STF analisa nesta terça (15) investigação que envolve Alexandre de Moraes
O Plenário do STF realizará uma sessão extraordinária para avaliar a validade da Petição 16.662, que trata de elementos ligados a Alexandre de Moraes no contexto das investigações sobre o Banco Master. A pauta não envolve cassação, impeachment ou julgamento definitivo sobre culpa do ministro.

Divulgação
O Supremo Tribunal Federal (STF) realizará nesta terça-feira (15), às 10h, uma sessão extraordinária presencial para analisar a Petição 16.662. O processo ganhou destaque após documentos relacionados às investigações sobre o Banco Master mencionarem informações atribuídas a um número associado ao ministro Alexandre de Moraes.
O que está em julgamento
Os ministros não vão decidir sobre a cassação de Alexandre de Moraes, sua perda de cargo ou uma eventual condenação criminal. O foco da sessão é avaliar a validade do procedimento que produziu e incorporou determinados elementos à investigação, além de definir quais providências podem ser adotadas a partir desse material.

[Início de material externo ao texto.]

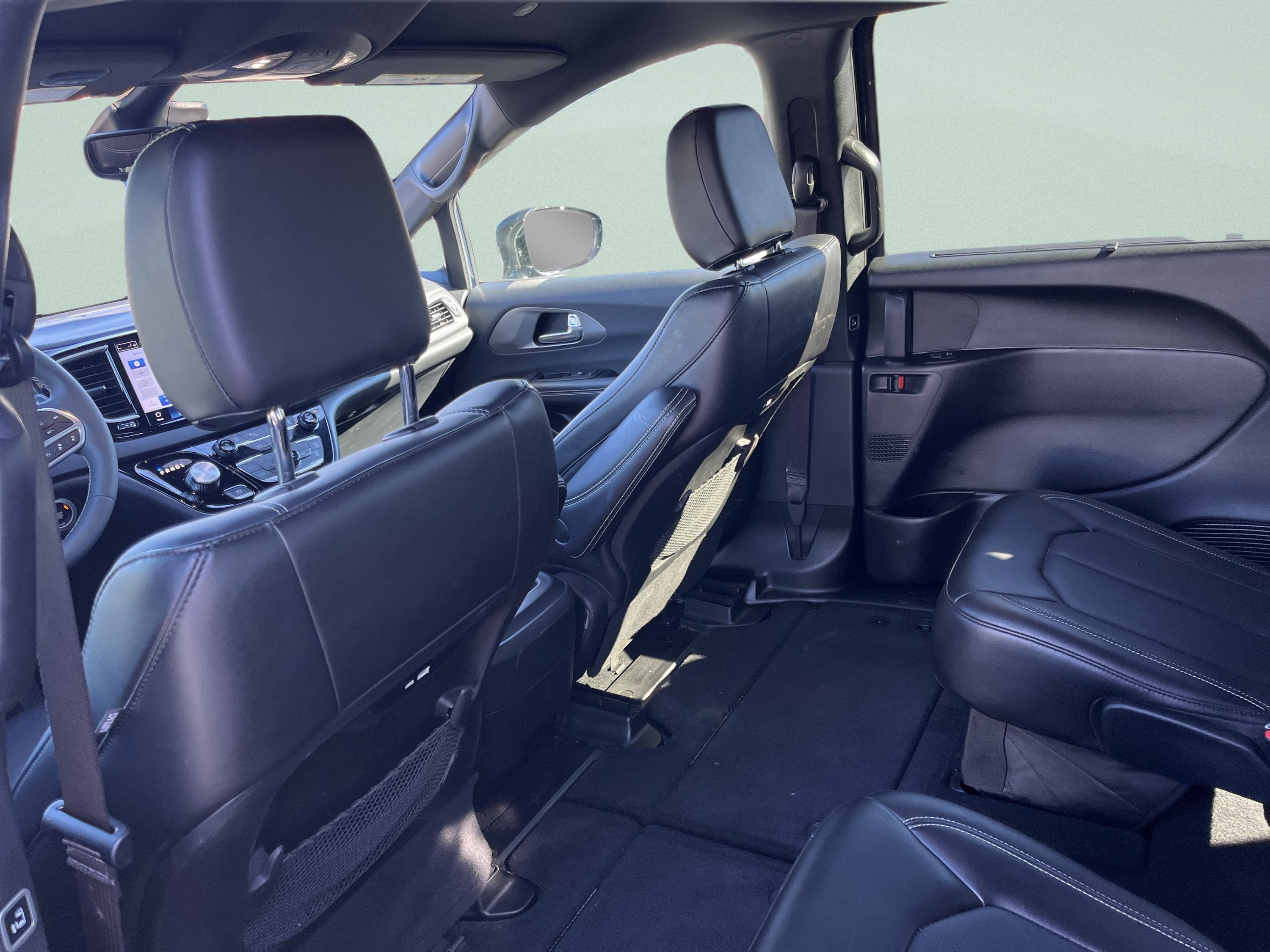 Used 2025 Chrysler Pacifica Select FWD image 22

A discussão central é jurídica: se o caminho utilizado pela Polícia Federal e pelo então relator da petição, ministro André Mendonça, respeitou os limites legais. Também será analisado se a condução de investigações envolvendo indícios sobre um ministro do próprio STF deveria ter sido submetida diretamente ao Plenário da Corte.
Origem da Petição 16.662
A petição foi protocolada em 28 de agosto de 2026 e distribuída inicialmente a André Mendonça por prevenção, em razão da conexão com outro processo relacionado ao Banco Master. O caso passou a ter maior repercussão após a análise do celular de Daniel Vorcaro, ex-banqueiro investigado no contexto da Operação Compliance Zero.
Entre os documentos produzidos pela Polícia Federal, constam mensagens atribuídas a Vorcaro e dirigidas a um número associado a Alexandre de Moraes. A partir disso, surgiu a necessidade de discutir não apenas o conteúdo do material, mas principalmente a forma como ele foi obtido e utilizado no procedimento criminal.
PGR pede nulidade do procedimento
A Procuradoria-Geral da República (PGR) manifestou-se pela nulidade da investigação e pela extinção da Petição 16.662. Em sua argumentação, defende a existência de uma “dupla nulidade” no procedimento.
O primeiro ponto apontado pela PGR é a atuação de André Mendonça na fase pré-processual. A procuradoria sustenta que o ministro teria ultrapassado sua competência ao determinar investigações envolvendo pessoas específicas sem provocação do Ministério Público ou iniciativa da autoridade policial.
O segundo argumento é que, ao surgirem indícios de possível crime envolvendo um ministro do STF, a questão deveria ser encaminhada ao Plenário, e não conduzida de forma individual por outro membro da Corte. A PGR também destacou que o relatório policial tinha 218 páginas, sendo 188 dedicadas a Alexandre de Moraes.
O que uma decisão pode significar
Declarar a nulidade da investigação não significa, necessariamente, afirmar que o conteúdo das mensagens é falso. A discussão está relacionada à legalidade do método utilizado para produzir e incorporar os elementos ao processo. Da mesma forma, manter a apuração não representa declaração de culpa do ministro.
Por isso, o julgamento deve ser entendido como uma decisão sobre os rumos do procedimento e a validade dos atos já praticados. O resultado poderá determinar se a investigação continua, se parte do material deve ser desconsiderada ou se a petição será extinta, sem resolver definitivamente questões de mérito criminal.
Como acompanhar a sessão
A sessão está marcada para as 10h, em formato presencial, e a transmissão poderá ser acompanhada pelos canais oficiais do STF. A ordem dos trabalhos e a programação da Corte podem sofrer alterações, por isso a agenda deve ser consultada antes do início dos trabalhos.